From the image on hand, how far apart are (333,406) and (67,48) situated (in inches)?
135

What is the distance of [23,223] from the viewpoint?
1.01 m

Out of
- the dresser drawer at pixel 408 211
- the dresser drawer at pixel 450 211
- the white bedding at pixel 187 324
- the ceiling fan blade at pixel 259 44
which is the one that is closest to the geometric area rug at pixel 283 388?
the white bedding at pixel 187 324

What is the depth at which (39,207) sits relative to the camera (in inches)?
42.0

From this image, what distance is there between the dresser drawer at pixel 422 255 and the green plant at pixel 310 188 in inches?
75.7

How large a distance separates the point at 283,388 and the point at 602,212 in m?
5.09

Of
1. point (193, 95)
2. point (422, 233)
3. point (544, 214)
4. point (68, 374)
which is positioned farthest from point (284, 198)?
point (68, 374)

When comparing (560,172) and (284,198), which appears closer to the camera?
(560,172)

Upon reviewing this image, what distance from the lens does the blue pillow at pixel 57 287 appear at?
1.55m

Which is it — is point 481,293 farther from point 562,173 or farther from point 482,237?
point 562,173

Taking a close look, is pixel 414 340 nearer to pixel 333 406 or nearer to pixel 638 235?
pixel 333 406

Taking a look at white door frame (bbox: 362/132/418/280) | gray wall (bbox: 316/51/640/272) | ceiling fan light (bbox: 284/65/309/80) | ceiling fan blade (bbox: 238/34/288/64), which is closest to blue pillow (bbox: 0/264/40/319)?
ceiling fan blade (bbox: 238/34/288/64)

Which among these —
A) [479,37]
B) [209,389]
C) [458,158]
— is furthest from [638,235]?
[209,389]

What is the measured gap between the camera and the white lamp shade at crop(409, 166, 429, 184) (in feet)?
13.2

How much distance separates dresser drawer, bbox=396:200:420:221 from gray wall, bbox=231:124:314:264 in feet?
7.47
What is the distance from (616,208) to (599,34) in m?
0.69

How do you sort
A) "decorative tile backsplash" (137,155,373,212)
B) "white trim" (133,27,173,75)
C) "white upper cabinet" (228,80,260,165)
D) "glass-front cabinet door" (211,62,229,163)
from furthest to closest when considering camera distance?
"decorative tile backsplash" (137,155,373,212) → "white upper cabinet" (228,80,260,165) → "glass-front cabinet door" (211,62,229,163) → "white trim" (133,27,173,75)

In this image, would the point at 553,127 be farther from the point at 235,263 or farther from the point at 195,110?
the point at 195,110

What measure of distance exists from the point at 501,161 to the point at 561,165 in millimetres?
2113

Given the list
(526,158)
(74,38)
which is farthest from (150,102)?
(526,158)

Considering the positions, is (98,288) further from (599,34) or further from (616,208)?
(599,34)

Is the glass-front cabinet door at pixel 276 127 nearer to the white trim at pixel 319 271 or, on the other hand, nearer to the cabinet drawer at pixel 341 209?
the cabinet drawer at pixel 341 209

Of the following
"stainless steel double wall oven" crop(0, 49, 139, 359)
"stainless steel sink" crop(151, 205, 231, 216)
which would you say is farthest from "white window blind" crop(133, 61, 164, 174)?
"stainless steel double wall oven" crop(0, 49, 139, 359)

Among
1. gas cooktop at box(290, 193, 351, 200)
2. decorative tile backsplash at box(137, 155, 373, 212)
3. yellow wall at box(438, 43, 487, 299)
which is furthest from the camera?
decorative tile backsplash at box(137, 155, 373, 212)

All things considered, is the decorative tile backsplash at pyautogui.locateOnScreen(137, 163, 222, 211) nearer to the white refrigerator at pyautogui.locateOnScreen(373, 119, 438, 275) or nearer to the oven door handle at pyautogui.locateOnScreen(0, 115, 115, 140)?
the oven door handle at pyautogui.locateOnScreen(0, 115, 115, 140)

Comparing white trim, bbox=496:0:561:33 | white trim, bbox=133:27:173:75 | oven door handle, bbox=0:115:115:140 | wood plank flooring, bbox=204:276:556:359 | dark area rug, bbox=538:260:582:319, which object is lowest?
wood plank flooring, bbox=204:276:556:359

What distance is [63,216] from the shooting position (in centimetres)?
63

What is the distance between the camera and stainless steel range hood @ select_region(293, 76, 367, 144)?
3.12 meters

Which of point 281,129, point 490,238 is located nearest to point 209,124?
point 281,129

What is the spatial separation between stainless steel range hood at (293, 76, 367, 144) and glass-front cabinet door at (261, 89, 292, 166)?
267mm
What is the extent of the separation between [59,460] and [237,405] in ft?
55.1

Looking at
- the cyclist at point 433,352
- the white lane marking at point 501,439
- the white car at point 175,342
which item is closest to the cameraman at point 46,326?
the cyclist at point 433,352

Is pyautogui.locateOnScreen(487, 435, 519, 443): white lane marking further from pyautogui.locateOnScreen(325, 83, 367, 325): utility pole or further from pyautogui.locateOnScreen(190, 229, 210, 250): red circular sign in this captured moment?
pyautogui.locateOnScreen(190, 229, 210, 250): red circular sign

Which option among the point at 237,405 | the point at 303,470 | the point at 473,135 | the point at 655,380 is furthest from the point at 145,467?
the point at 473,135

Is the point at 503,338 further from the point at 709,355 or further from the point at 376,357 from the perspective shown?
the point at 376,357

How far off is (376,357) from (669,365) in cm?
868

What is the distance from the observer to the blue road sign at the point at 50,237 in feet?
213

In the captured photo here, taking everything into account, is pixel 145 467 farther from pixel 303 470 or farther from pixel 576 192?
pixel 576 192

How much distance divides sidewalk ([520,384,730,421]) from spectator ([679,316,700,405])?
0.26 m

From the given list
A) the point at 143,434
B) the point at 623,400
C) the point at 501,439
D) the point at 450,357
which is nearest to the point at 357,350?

::::::::::

▶ **SET EXERCISE**
Rewrite the lines of the records between the one holding "How do you sort" and the one holding "from furthest to", inclusive, as a numbered list with blank lines omitted.

▶ **RESULT**
1. How do you sort
2. A) "decorative tile backsplash" (137,155,373,212)
3. B) "white trim" (133,27,173,75)
4. C) "white upper cabinet" (228,80,260,165)
5. D) "glass-front cabinet door" (211,62,229,163)
6. from furthest to closest when considering camera distance?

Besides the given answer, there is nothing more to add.